▶ [SOURCE EXTRACT]
BEGIN
Russia-Ukraine war live: Russian assault on towns near Donetsk becoming more concerted, says UK

LIVE – Updated at 11:45

MoD gives latest assessment on troop movements; Biden says no fighter jets but he will visit Poland.

 

The International Olympic Committee (IOC) has said it rejects “defamatory statements” by Ukraine’s presidential adviser, Mykhailo Podolyak, who accused the committee of being a “promoter of war, murder and destruction” after the committee said it would consider ways for Russian athletes to compete in the 2024 Paris Olympics.

The IOC was offering Russia “a platform to promote genocide & encourages their further killings”, Podolyak posted to Twitter on Monday.

His remarks came after the IOC said it was continuing to work on a pathway which would enable Russian and Belarusian athletes to compete as neutrals, a move that has been criticised by the British government.
END
▶ [PROBLEMS TO WORK ON]
1: Using the war news update, explain in one to three sentences what led Mykhailo Podolyak to accuse the International Olympic Committee.
2: In the war news update, list every thing Podolyak named in the phrase where he called the IOC a "promoter" of something.
The data that comes next is from a separate source and has no tie to the news update above.

▶ [GIVEN DATA]
BEGIN
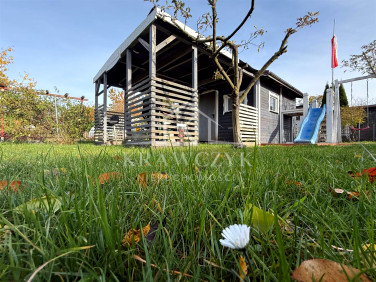 Działka rekreacyjna Gryfino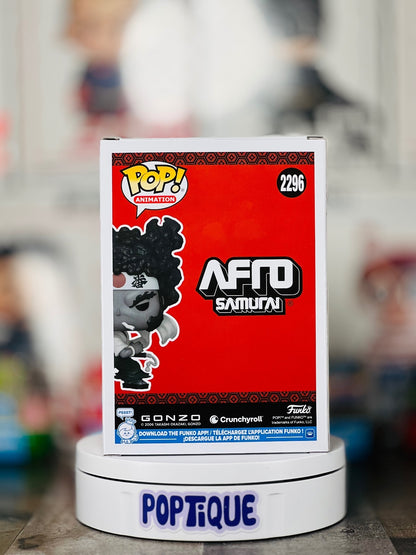 Afro Samurai Funko Pop! #2296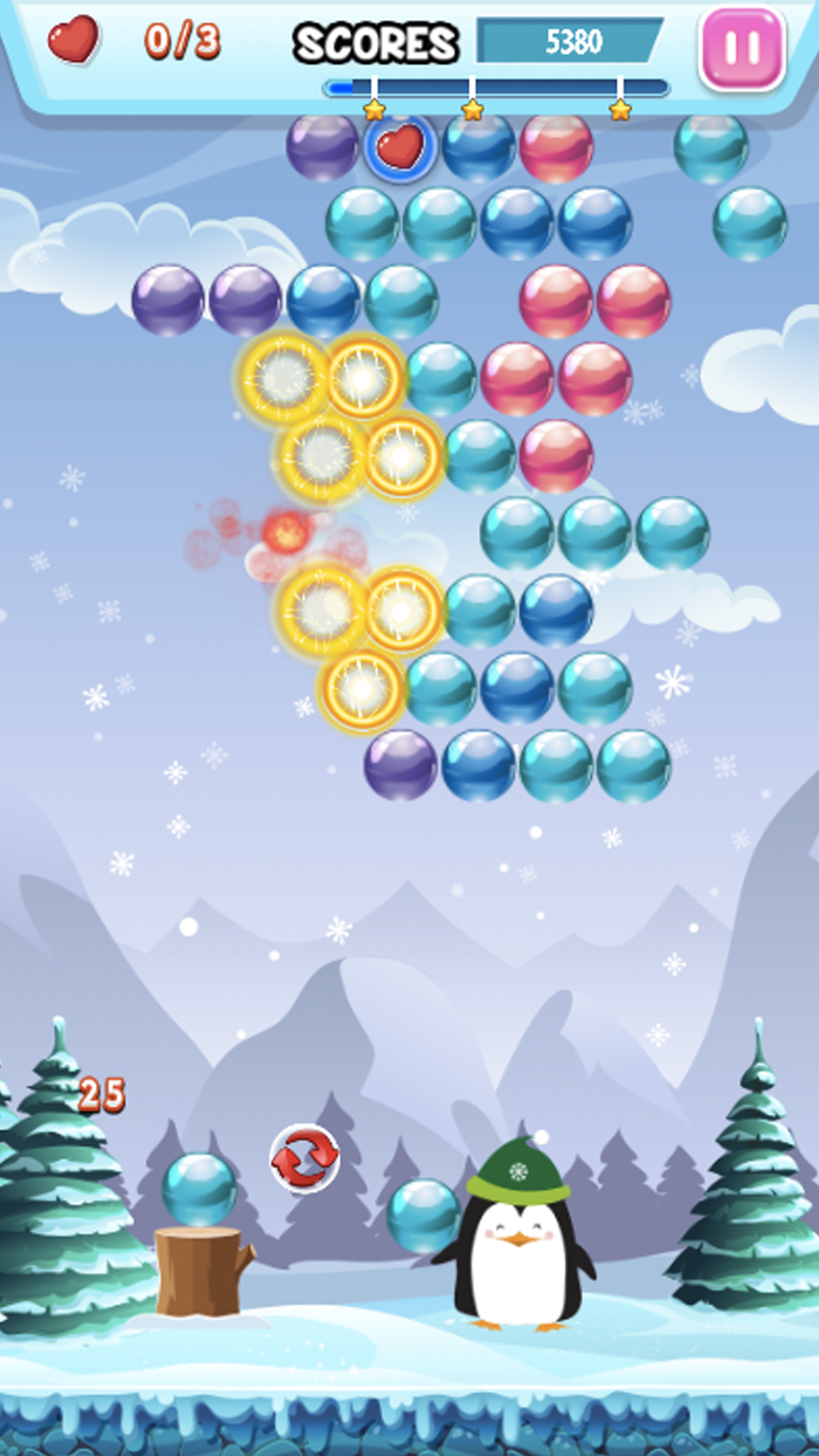 Bits of Sweets Season: Sugar Candy Game Puzzle screenshot 3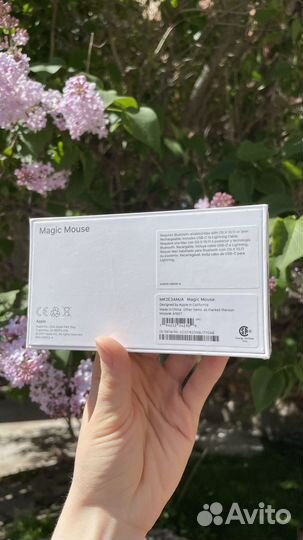 Apple Magic Mouse 3 White NEW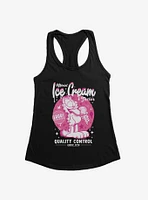 GARFIELD Ice Cream Taster Womens Tank Top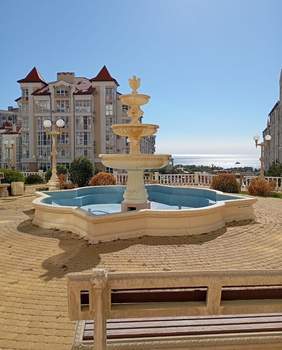 1-к квартира, вторичка, 31м2, 1/6 этаж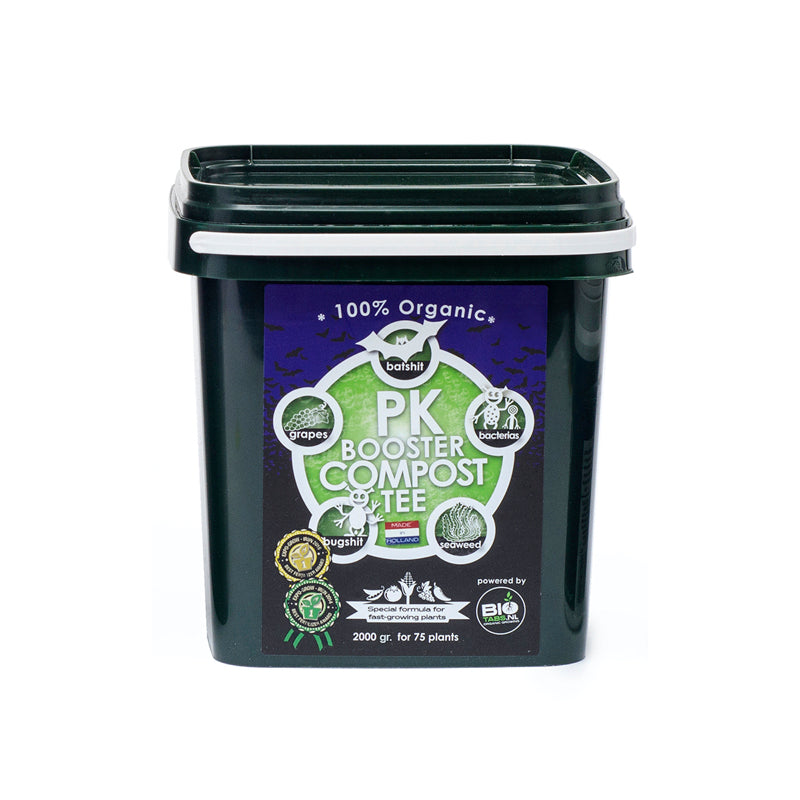 PK Booster Compost Tea 2 kg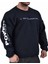 Rahat Kesim Kışlık Sweatshirt Big Sam 4626 5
END
▶ [RESPONSES]
1: The IOC said it would consider ways for Russian athletes to compete in the 2024 Paris Olympics and was still working on a pathway that would let Russian and Belarusian athletes compete as neutrals. After that, Podolyak called the committee a "promoter of war, murder and destruction" and said it was giving Russia "a platform to promote genocide."

2:
- war
- murder
- destruction